Histidine is the precursor of histamine, which is the body’s messenger of allergic response. Consuming more histidine, rather than making one more susceptible to allergic reaction, may help decrease the number of helper cells, reducing allergy symptoms. Arginine is important in immune function, sperm production, and wound healing, and may reduce blood cholesterol levels.

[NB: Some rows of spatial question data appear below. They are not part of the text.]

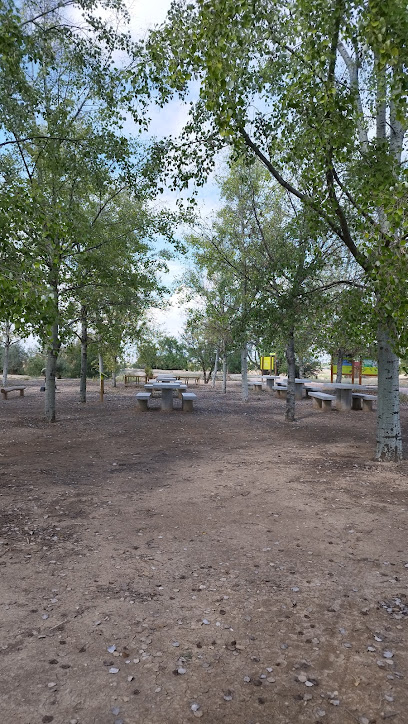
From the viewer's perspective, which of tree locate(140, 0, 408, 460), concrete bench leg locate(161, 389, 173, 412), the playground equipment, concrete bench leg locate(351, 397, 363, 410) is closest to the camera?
tree locate(140, 0, 408, 460)

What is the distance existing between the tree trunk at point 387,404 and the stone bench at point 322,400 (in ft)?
24.7

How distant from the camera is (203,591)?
367cm

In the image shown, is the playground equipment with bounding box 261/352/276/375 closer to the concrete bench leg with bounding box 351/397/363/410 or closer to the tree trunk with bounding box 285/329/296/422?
the concrete bench leg with bounding box 351/397/363/410

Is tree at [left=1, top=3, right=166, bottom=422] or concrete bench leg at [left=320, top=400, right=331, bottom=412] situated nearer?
tree at [left=1, top=3, right=166, bottom=422]

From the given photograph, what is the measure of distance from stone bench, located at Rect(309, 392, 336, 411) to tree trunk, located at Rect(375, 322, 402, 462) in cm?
754

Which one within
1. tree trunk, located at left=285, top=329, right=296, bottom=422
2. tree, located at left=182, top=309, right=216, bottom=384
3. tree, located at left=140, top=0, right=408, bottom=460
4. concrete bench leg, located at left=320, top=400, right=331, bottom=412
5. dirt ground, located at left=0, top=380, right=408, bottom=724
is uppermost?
tree, located at left=140, top=0, right=408, bottom=460

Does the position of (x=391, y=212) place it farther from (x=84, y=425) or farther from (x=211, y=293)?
(x=211, y=293)

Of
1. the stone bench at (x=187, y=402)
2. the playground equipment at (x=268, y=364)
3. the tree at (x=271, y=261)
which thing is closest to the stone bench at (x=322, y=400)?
the tree at (x=271, y=261)

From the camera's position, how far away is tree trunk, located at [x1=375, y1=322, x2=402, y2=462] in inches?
309

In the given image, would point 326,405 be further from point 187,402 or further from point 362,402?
point 187,402

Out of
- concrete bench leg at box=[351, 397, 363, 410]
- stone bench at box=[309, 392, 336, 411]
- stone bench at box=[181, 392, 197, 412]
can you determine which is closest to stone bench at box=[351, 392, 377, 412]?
concrete bench leg at box=[351, 397, 363, 410]

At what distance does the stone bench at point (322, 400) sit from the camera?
15.7m

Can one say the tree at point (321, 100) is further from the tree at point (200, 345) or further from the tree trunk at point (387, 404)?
the tree at point (200, 345)

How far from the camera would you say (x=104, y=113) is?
10.6m
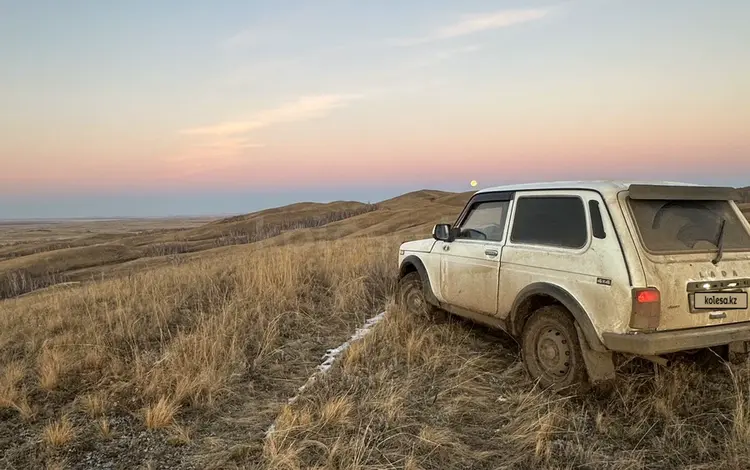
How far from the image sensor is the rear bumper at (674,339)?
11.0 feet

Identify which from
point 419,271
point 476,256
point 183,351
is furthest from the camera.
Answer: point 419,271

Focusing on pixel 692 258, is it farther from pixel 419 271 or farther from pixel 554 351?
pixel 419 271

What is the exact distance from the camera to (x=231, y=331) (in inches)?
219

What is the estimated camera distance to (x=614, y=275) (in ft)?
11.6

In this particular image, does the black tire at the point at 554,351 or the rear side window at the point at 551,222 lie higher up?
the rear side window at the point at 551,222

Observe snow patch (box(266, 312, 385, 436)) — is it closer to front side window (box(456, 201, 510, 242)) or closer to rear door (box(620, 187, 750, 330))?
front side window (box(456, 201, 510, 242))

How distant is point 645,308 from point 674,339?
0.32 metres

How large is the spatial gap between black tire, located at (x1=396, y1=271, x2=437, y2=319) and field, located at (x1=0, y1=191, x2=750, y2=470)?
274 millimetres

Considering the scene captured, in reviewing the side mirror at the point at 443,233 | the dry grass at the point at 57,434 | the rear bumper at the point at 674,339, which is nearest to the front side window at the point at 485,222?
the side mirror at the point at 443,233

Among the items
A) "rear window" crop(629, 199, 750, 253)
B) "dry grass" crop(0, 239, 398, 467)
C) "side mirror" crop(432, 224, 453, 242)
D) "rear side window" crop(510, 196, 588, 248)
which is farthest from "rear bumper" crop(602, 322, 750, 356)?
"side mirror" crop(432, 224, 453, 242)

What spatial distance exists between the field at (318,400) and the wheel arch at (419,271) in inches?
15.6

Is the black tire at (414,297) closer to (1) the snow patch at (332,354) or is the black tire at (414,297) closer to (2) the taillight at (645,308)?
(1) the snow patch at (332,354)

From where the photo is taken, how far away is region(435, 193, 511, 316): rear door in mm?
4910

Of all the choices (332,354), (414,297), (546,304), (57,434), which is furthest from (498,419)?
(57,434)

Carnitine is one of the so-called catabolic amino acids; it aids in transporting fat for oxidation (lipolysis). Taurine is another catabolic amino acid which probably performs inhibitory functions in the CNS. It is “conditionally essential,” important mainly during development. Taurine levels are characteristically low in brain tissues following epileptic seizures. Aspartate and methionine also perform catabolic functions. These are important when losing weight, or when changing health-related habits such as smoking or alcohol consumption, since the body must tear down or reconstitute old structures as well as building new ones (anabolics). Carnosine is a dipeptide constituent of muscle tissue, as its name implies. Calanine is a putative anticancer agent from legumes which forms covalent oximes with vitamin B6-cotaining enzymes. Canavanine is a similar aminooxy compound with enzyme-inhibiting properties, foundin legumes and alfalfa.

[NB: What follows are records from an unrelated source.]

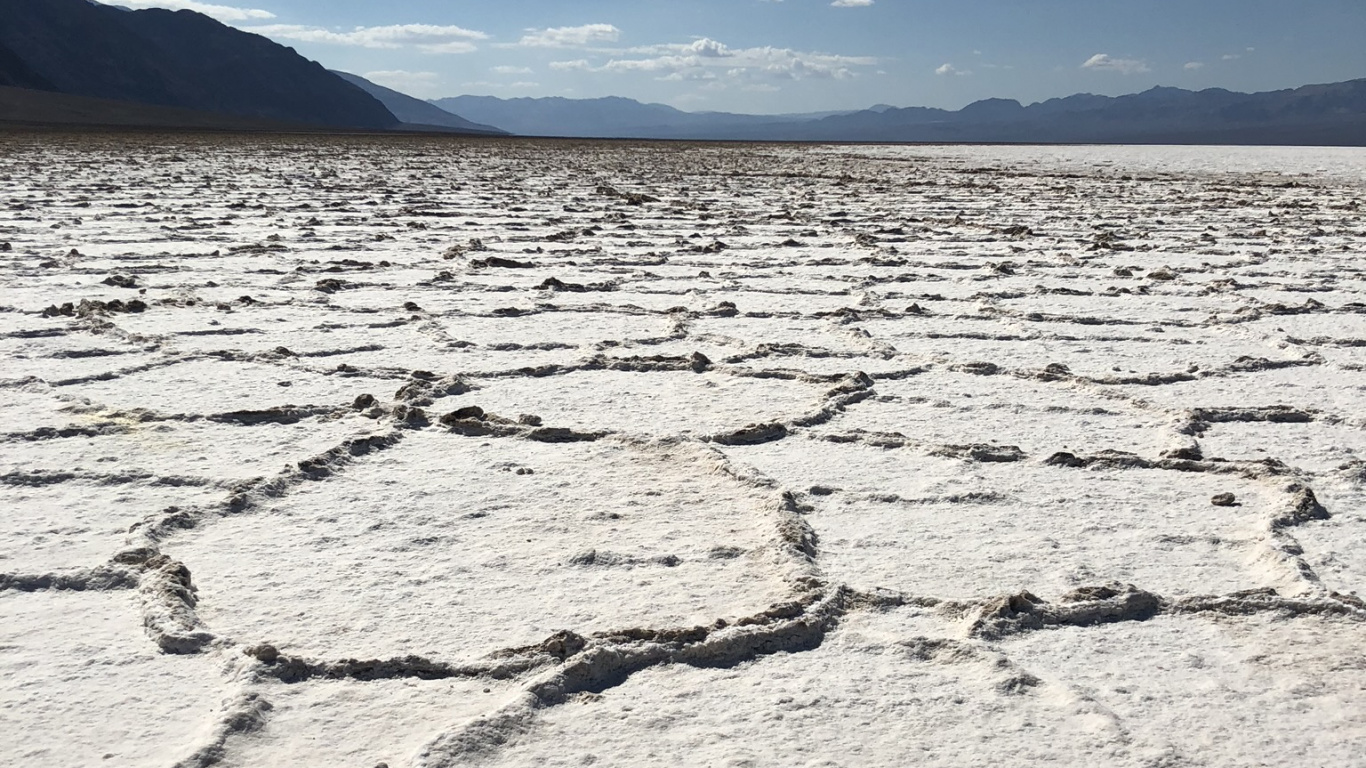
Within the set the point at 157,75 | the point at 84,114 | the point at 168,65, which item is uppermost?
the point at 168,65

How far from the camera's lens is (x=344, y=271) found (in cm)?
410

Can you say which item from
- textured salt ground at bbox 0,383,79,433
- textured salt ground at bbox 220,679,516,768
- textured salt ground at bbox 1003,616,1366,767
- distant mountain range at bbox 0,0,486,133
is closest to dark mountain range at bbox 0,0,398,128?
distant mountain range at bbox 0,0,486,133

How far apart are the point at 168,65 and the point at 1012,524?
81408 mm

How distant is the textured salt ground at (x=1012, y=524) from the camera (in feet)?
4.83

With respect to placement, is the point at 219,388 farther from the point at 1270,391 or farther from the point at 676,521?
the point at 1270,391

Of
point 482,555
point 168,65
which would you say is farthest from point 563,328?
point 168,65

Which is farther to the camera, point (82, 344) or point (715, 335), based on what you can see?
point (715, 335)

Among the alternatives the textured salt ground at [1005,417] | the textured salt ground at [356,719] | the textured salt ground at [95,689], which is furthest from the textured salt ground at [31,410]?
the textured salt ground at [1005,417]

Cysteamine is a sulfhydryl compound used as an antidote to acetaminophen poisoning. Kyurenine and kyureninic acid are produced in body from tryptophan; this production is stepped up in B-vitamin avitaminoses. Djenkolic acid occurs in the djenkol bean; it is structurally similar to cystine, the dimeric form of cysteine. Hypaphorine is a convulsive poison similar to tryptophan.

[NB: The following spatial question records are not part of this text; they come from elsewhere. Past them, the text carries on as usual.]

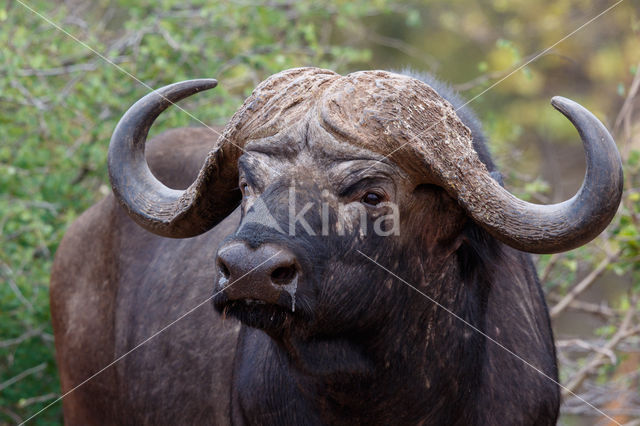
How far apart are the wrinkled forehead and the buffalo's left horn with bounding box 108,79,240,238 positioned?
418mm

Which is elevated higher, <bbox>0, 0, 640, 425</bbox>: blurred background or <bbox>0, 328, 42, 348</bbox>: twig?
<bbox>0, 0, 640, 425</bbox>: blurred background

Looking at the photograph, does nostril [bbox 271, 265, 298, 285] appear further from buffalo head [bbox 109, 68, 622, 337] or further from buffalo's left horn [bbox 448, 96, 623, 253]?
buffalo's left horn [bbox 448, 96, 623, 253]

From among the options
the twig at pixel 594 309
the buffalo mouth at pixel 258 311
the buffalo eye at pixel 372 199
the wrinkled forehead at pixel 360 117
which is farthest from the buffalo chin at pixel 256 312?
the twig at pixel 594 309

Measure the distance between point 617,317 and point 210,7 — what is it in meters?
4.20

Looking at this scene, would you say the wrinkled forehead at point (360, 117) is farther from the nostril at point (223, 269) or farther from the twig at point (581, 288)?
the twig at point (581, 288)

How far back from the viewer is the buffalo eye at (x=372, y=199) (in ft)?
11.6

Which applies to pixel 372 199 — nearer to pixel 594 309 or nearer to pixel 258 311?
pixel 258 311

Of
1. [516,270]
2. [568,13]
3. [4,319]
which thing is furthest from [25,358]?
[568,13]

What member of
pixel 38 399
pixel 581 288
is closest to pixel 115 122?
pixel 38 399

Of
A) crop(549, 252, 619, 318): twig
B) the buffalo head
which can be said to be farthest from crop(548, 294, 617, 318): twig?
the buffalo head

proteins & chemical evolution
Proteins are one of the main products of DNA. Genetic codes in chromosomes allow cells to generate or express specific proteins using amino acids as building blocks. Through this means, DNA builds cellular machinery and controls its environment. The famous Miller experiment, conducted some decades ago, simulated conditions on the early earth in a beaker; an electric spark in an atmosphere of water, oxygen, CO2 and ammonia, produced an abundance of amino acids.
Looking over this chemical alphabet, one sees that they are the simplest combinations of the most common, most reactive elements present on early earth. Nitrogen is the most abundant, most reactive electron donor while oxygen is the most abundant, most reactive electron receptor. Carbon, meanwhile, is like a bisexual chemical slut – it can swing either way, and it bonds with just about anything. In short, the building blocks of life turn out to be just what you would expect, the simplest possible combinations of light elements. This bodes well for the theory of natural selection, extended to the chemical realm.
mad cow disease
Interestingly, prions, the infectious proteins responsible for “mad cow disease” (bovine spongiform encephalopathy), are non-DNA entities (unlike viruses and bacteria). Fragments of harmless proteins, these “rogue” proteins assume a new conformation and alter existing neuronal proteins, causing tissue damage. This is a radically alien way of conducting chemical commerce, as one might find on another planet or galaxy, as in that old Star Trek episode with the giant extragalactic space amoeba!